Exercise 5: Min-Cost Flow
Problem. In the network from Exercise 1, add per-unit costs: \(s{\to}a: 1\), \(s{\to}b: 2\), \(a{\to}b: 0\), \(a{\to}t: 3\), \(b{\to}t: 1\).
Find the minimum-cost flow of value 3 (send exactly 3 units from \(s\) to \(t\)).
Solution. We select augmenting paths in order of increasing cost per unit (successive shortest paths by cost).
Step 1. Find the cheapest \(s\)-\(t\) path in the original network:
| Path | Cost per unit |
|---|---|
| \(s \to a \to t\) | \(1 + 3 = 4\) |
| \(s \to b \to t\) | \(2 + 1 = 3\) |
| \(s \to a \to b \to t\) | \(1 + 0 + 1 = 2\) ← cheapest |
Send flow along \(s \to a \to b \to t\): bottleneck \(= \min(3,2,3) = 2\). Send 2 units. Remaining demand \(= 1\).

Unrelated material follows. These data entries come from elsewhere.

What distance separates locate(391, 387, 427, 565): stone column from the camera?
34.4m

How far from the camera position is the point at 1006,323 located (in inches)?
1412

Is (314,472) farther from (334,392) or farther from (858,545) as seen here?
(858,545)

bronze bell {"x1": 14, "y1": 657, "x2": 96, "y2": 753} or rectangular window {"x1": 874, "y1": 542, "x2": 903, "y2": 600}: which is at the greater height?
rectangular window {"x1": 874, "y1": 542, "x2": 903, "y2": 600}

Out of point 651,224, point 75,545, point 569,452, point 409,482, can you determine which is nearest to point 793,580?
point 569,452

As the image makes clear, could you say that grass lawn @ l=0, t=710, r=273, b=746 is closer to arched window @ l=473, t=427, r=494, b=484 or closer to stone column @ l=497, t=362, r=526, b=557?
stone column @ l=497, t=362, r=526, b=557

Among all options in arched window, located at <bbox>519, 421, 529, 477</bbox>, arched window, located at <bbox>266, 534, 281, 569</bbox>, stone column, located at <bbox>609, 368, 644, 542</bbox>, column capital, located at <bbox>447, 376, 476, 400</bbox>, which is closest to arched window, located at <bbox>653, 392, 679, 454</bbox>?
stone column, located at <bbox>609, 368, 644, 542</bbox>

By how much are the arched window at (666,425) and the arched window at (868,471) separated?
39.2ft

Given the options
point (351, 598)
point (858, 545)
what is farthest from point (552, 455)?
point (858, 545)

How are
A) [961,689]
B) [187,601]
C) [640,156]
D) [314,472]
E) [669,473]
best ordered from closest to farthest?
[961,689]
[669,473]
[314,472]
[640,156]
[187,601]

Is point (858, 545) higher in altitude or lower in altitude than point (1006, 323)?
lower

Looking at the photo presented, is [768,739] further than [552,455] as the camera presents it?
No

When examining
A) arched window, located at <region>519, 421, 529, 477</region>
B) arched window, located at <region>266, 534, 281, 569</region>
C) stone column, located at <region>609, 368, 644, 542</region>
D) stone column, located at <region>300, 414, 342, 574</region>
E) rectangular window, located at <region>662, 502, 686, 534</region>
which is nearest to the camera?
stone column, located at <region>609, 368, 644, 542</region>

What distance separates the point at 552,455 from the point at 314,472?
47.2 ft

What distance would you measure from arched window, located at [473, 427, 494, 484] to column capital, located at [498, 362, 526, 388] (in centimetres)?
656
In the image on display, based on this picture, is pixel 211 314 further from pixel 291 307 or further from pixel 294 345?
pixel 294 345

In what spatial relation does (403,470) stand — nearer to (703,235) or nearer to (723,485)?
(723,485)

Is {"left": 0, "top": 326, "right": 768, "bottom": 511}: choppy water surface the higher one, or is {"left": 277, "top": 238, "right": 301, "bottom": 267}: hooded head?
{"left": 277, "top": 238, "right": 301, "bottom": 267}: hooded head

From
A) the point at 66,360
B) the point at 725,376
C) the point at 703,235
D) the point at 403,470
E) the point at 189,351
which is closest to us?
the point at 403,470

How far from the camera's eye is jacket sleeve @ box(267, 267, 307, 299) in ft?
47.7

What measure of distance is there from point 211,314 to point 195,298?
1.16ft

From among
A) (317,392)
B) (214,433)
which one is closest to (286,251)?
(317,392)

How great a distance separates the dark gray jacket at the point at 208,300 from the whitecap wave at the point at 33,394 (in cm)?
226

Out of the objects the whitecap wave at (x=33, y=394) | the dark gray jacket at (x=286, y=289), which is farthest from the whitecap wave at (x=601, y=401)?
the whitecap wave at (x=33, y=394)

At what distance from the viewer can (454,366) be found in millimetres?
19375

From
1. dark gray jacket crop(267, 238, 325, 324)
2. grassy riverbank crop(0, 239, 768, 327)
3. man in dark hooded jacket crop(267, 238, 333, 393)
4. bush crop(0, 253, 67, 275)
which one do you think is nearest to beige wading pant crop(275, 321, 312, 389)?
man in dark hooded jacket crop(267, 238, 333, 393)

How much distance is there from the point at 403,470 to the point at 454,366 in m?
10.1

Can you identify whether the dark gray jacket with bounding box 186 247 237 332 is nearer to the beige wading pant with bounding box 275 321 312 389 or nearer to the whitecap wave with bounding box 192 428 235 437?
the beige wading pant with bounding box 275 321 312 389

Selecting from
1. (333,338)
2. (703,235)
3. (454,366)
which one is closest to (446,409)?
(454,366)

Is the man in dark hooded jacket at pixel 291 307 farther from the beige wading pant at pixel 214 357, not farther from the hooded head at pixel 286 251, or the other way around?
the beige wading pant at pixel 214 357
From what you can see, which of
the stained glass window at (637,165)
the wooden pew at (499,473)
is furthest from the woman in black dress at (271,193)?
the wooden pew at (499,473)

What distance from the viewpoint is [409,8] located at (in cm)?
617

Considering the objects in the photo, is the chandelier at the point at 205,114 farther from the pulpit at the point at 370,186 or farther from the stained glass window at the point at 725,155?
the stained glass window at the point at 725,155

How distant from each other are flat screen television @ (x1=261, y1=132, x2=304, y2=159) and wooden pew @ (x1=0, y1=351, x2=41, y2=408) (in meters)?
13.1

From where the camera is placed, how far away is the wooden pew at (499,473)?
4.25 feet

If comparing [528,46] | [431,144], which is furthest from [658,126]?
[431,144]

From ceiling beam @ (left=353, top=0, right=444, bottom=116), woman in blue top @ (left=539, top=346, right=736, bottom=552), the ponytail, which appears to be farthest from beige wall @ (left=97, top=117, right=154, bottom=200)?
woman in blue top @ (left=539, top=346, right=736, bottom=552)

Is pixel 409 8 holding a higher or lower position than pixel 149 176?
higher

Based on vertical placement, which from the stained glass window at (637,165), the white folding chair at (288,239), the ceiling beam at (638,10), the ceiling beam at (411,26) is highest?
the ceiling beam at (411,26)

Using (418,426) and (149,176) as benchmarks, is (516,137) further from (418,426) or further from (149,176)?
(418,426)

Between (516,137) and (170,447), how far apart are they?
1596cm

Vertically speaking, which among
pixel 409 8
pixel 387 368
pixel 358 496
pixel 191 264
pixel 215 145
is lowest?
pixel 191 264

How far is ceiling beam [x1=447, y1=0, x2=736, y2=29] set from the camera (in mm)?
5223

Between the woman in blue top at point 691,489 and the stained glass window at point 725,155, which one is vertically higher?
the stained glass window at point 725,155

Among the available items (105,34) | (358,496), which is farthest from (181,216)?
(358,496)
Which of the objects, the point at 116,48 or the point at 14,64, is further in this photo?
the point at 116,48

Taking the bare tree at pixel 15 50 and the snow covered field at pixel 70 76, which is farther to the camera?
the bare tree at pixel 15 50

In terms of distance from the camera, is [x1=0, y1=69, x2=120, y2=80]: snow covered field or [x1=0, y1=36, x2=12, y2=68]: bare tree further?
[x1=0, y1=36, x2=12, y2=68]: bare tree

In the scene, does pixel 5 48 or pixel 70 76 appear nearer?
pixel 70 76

After 2 units: \(f(s{\to}a)=2\), \(f(a{\to}b)=2\) (saturated), \(f(b{\to}t)=2\). Cost so far \(= 2 \times 2 = 4\).
Step 2. Update residual. Arc \(a \to b\) is saturated; only residual arc \(b \to a\) (backward, cost \(-0 = 0\)) exists there. Remaining cheapest paths:
| Path | Cost per unit |
|---|---|
| \(s \to b \to t\) | \(2 + 1 = 3\) |
| \(s \to a \to t\) | \(1 + 3 = 4\) |
Send 1 unit along \(s \to b \to t\): bottleneck \(= \min(4, 1) = 1\). Send 1 unit. Remaining demand \(= 0\).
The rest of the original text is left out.